项弦打着赤膊,在洛阳驱魔司中给柱子重新刷漆。辽国的少年们来协助整理内舍,该修的修,该补的补,遇事不决时俱喊萧琨,一时叫“爹”的声音此起彼伏,萧琨只得在内庭与前院中来回穿梭。
“爹!这口井堵了!”
“不要下去,”萧琨阻止道,“等项弦来。”
“爹!这儿还有吃的!”
“放太久了!不能吃!”
“爹!这个是什么?”
“爹!这儿有只鸟儿,啊?飞走啦?”
“爹,你在哪儿?快来!”
项弦边刷漆,边觉好笑,随着喊道:“爹!快来!”
萧琨对他倒是答得爽快:“儿子!又怎么了?”
项弦突然一刷过来,萧琨差点被红漆涂了满脸,两人在廊前扭打。项弦说:“把府尹送的那两只羊收拾下,待会儿抬去益风院吃。”

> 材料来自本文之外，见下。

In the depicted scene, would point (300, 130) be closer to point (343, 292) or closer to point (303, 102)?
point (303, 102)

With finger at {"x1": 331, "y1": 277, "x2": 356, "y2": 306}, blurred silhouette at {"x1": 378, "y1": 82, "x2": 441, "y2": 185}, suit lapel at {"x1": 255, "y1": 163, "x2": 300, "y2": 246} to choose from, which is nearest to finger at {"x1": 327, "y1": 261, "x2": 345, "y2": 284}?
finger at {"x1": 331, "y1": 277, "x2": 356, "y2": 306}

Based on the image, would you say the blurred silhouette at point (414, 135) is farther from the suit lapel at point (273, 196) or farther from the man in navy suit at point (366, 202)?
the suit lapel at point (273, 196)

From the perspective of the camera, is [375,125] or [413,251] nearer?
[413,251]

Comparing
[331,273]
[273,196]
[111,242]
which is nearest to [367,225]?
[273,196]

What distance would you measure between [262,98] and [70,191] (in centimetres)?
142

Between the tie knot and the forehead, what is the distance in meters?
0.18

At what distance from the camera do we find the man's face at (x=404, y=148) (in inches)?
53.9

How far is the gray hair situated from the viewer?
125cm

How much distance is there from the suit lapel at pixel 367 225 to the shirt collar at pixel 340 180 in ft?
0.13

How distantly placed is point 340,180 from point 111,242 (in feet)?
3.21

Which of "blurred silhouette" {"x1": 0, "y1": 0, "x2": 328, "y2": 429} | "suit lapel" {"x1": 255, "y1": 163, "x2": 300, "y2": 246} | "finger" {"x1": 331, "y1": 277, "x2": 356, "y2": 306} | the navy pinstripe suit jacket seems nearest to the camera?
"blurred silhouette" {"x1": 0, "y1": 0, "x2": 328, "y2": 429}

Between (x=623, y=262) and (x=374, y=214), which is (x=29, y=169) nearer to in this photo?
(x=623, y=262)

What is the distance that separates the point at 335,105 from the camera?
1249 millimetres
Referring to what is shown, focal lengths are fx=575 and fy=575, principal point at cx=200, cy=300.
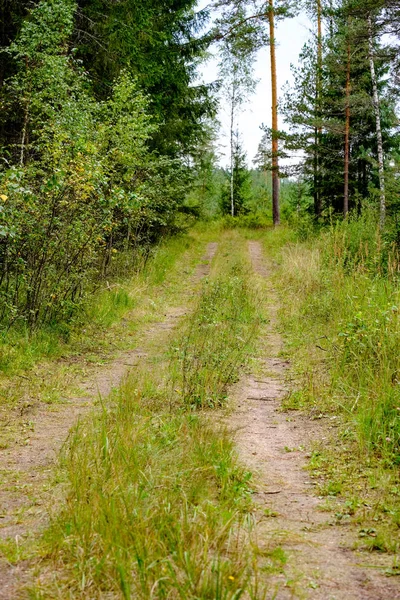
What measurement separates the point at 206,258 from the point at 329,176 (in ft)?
18.9

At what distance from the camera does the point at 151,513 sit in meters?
3.00

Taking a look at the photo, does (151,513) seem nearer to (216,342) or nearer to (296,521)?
(296,521)

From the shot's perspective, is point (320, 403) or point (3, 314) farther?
point (3, 314)

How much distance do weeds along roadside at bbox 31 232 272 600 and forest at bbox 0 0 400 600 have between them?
0.6 inches

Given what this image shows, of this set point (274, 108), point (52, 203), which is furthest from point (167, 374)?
point (274, 108)

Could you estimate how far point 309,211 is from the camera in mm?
24984

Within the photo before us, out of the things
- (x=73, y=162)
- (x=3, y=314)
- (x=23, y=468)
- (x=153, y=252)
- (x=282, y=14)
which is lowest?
(x=23, y=468)

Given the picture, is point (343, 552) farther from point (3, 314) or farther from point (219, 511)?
point (3, 314)

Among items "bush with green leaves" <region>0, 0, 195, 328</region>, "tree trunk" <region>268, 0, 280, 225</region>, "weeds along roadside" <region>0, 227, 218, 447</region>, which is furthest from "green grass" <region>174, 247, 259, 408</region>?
"tree trunk" <region>268, 0, 280, 225</region>

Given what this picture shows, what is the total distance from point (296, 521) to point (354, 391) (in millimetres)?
2635

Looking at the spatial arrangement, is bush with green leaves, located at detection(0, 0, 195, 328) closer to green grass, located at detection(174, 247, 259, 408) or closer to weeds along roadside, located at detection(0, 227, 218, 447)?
weeds along roadside, located at detection(0, 227, 218, 447)

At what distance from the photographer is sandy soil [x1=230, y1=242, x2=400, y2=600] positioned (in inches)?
104

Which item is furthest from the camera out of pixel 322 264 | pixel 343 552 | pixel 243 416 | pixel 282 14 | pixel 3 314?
pixel 282 14

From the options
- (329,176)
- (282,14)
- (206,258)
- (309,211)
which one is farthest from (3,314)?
(282,14)
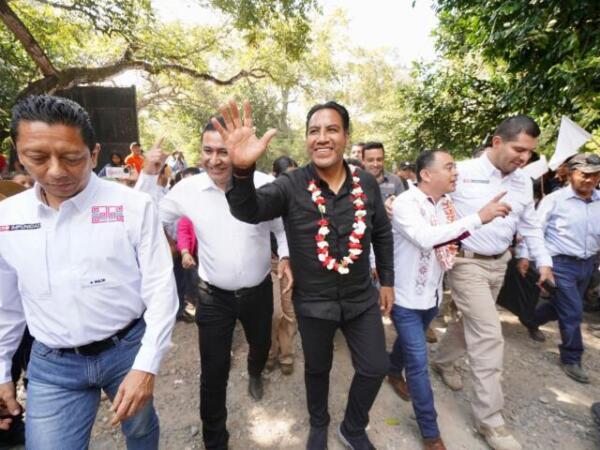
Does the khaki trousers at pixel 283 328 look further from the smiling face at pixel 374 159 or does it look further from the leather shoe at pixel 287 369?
the smiling face at pixel 374 159

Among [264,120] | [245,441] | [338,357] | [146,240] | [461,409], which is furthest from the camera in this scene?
[264,120]

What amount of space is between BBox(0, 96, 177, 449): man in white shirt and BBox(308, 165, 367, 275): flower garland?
89 cm

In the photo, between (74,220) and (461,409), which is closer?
(74,220)

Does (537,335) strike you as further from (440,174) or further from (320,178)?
(320,178)

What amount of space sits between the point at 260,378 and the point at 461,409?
1786 millimetres

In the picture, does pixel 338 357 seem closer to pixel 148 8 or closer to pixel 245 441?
pixel 245 441

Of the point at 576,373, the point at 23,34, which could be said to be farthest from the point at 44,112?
the point at 23,34

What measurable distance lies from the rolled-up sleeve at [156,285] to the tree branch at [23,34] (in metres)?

项弦与萧琨来到洛阳,虽盘缠有限,益风院的孩子们却过上了有别于从前的好日子,毕竟两名当家人在,再如何也不必只吃饼了,过上了每天都有一顿肉的幸福生活。
阳光明媚的午后,查宁与少年们抱着洗净去膛的羊回益风院,小孩儿们欢呼一声。项弦打着赤膊,萧琨则解了外袍,只着无袖里衣。萧琨在一块白木板前解羊,项弦则在做韭花、酱、荠等混合于一处的蘸料,香气扑鼻,令人不停地吞口水。